Salmon closes his new column saying that the most interesting question raised by Generation is whether, in principle, more “sustainable” business practices should also prove more profitable in the long term. That’s exactly the question Al Gore and David Blood are hoping to raise; it was what Lenny Mendonca wrote about; it is the subject on the ongoing reports from Generation’s advocacy arm, the Generation Foundation; and it’s the theme of the many other analyses I mention here.
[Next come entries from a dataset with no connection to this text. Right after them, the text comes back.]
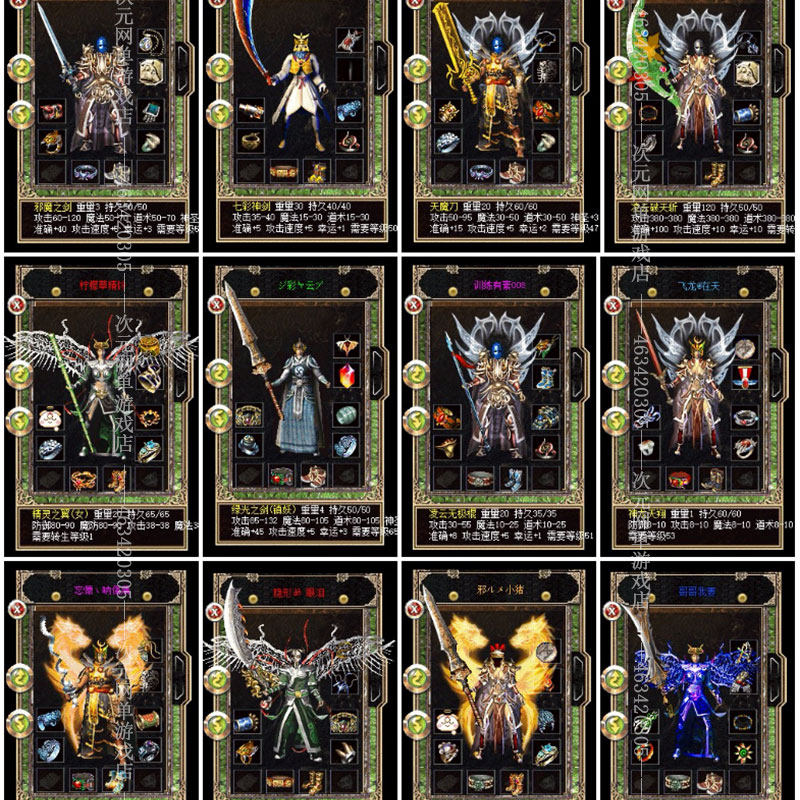 凌云传奇单机版魔人16转GM电脑假人游戏陪玩一键端后台刷元宝装备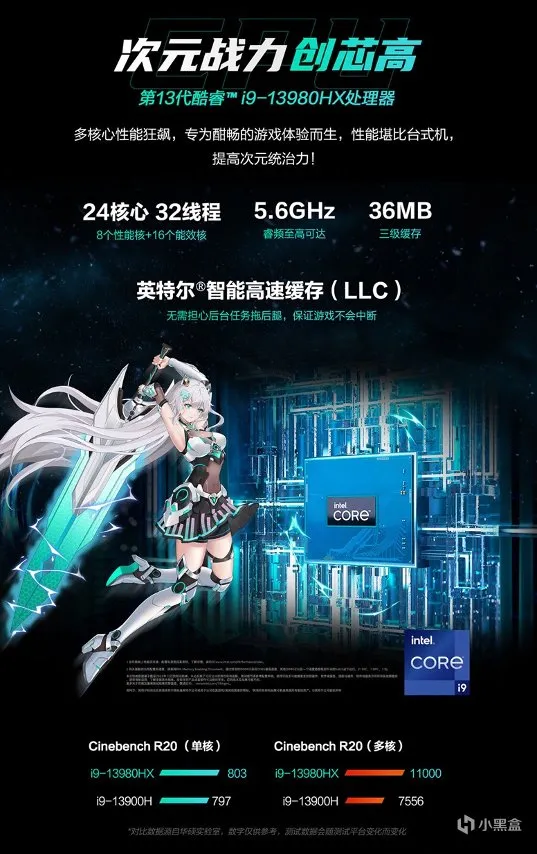 畅玩Epic喜加一首选全新华硕天选5 Pro游戏本！预约晒图赢余额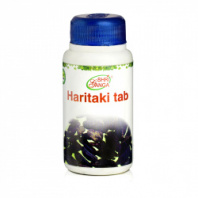 Харитаки (Haritaki) 120 таб. SHRI GANGA Харитаки (Haritaki) 120 таб. SHRI GANGA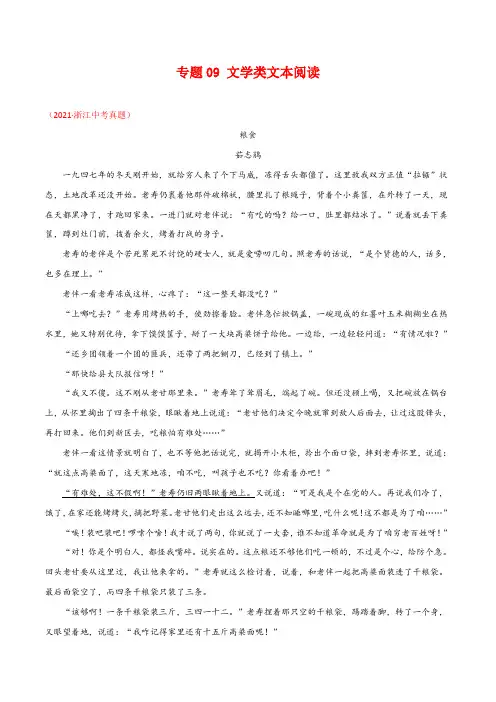 专题09 文学类文本阅读-2021年中考语文 (全国通用)(第3期)(解析版)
It’s also the idea behind an organization called Aspiration, which is meant to be “an investment firm with a conscience” for members of the middle class. This month it announced a new Redwood Fund, which offers sustainable-capitalism investment options for low fees, and for minimum investments of as little as $500. (Generation’s funds, as a comparison, are mainly for pension managers or other institutional investors, or for wealthy individuals who can put up a minimum of $3 million.) You can read more about Aspiration here and about the Redwood Fund here. Andrei Cherny, Aspiration’s founder and CEO, said about the fund in an email:
The Aspiration Redwood Fund has a minimum investment of $500 in companies whose sustainable environmental and employee policies make them likely to be more profitable. This is the first fund built in parallel to the new Sustainable Accounting Standards Board (SASB) metrics.
This will open up the Generation model -- investing in companies whose sustainable ESG practices make them more valuable -- to the retail marketplace for a $500 minimum investment. This is a product being run for us by UBS based on a strategy previously only available to their private wealth clients that has beat the S&P 500 each of the past 6 years by 3.5%.
While sustainable investing is growing fast in funds like Gore's, it has, until now, been mostly available only to the very wealthy and what’s been available to everyday investors has often meant sacrificing returns.
Felix Salmon says that this fund looks worth checking out, and I agree. And on what financial innovators at groups as new as Aspiration, as relatively small as Generation, or as established and enormous as BlackRock, may be trying to do, again this point from the original article:
No single small company is going to change finance by itself, and Generation’s past results are no guarantee of its future. But previous examples of market success—Peter Lynch of Fidelity in the early mutual-fund days, Warren Buffett of Berkshire Hathaway with his emphasis on the long term, David Swensen of Yale with his returns from unconventional investments, John Bogle of Vanguard with his advocacy of low-cost indexing—have shifted behavior. Generation’s goal is to present an example of a less environmentally and socially destructive path toward high returns.